_Task requirements_
Print each record that follows exactly, leaving the pictures behind.
==== Exercise inputs
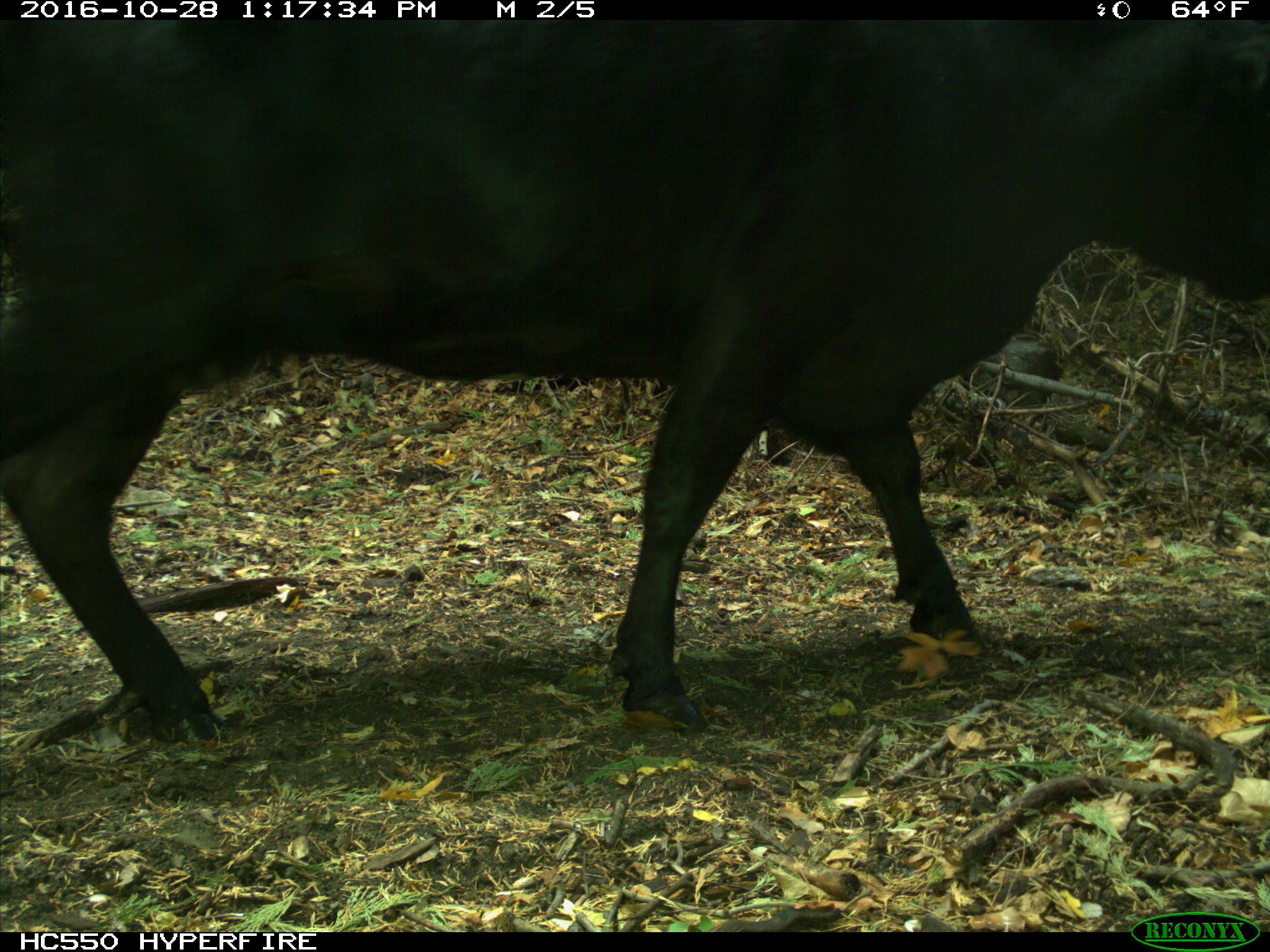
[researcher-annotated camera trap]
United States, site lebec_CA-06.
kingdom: Animalia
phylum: Chordata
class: Mammalia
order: Artiodactyla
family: Bovidae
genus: Bos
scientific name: Bos taurus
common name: domestic cow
Bos taurus (domestic cow).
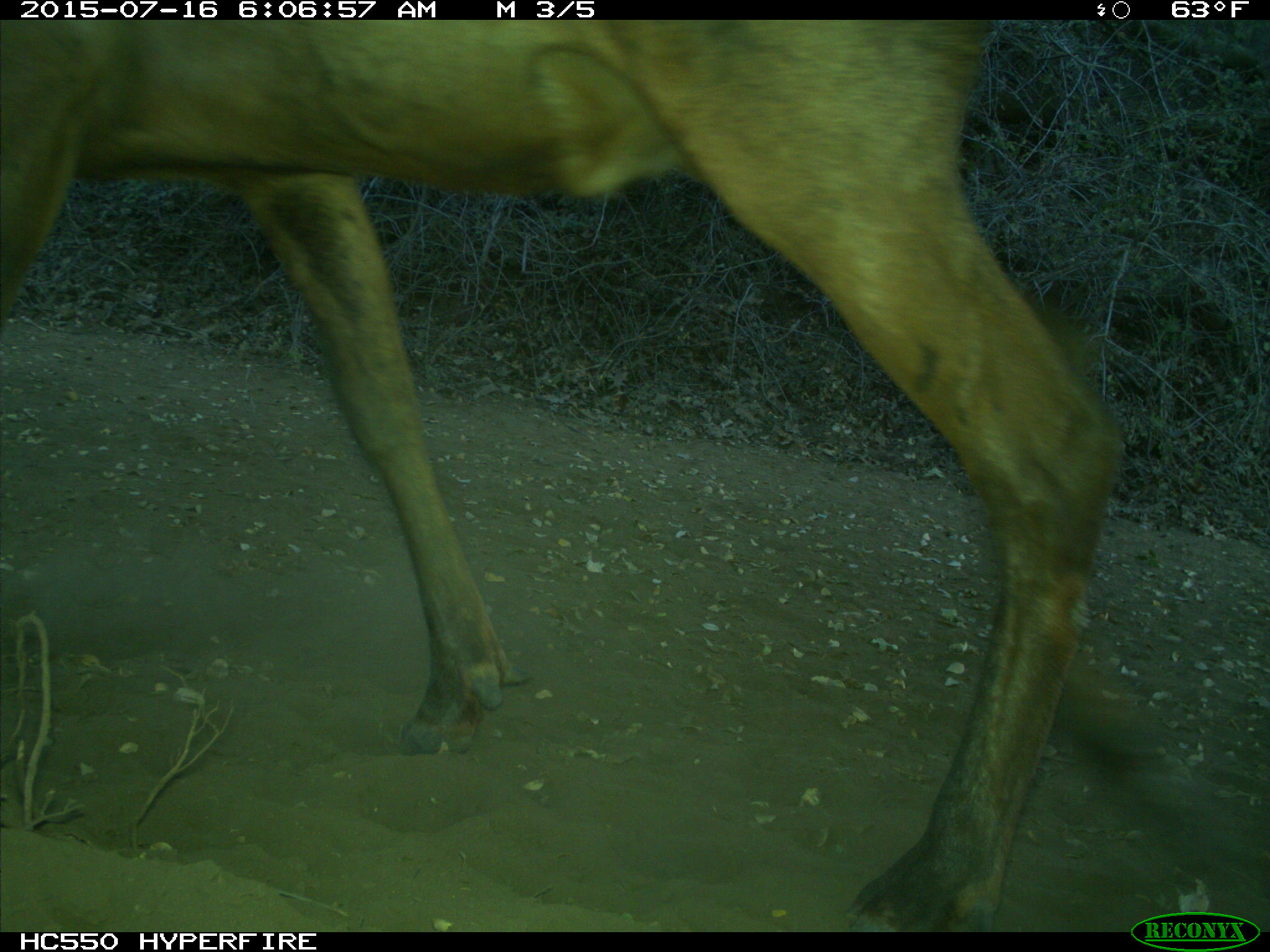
========
_Response to this task_
[researcher-annotated camera trap]
United States, site lebec_CA-06.
kingdom: Animalia
phylum: Chordata
class: Mammalia
order: Artiodactyla
family: Bovidae
genus: Bos
scientific name: Bos taurus
common name: domestic cow
Bos taurus (domestic cow).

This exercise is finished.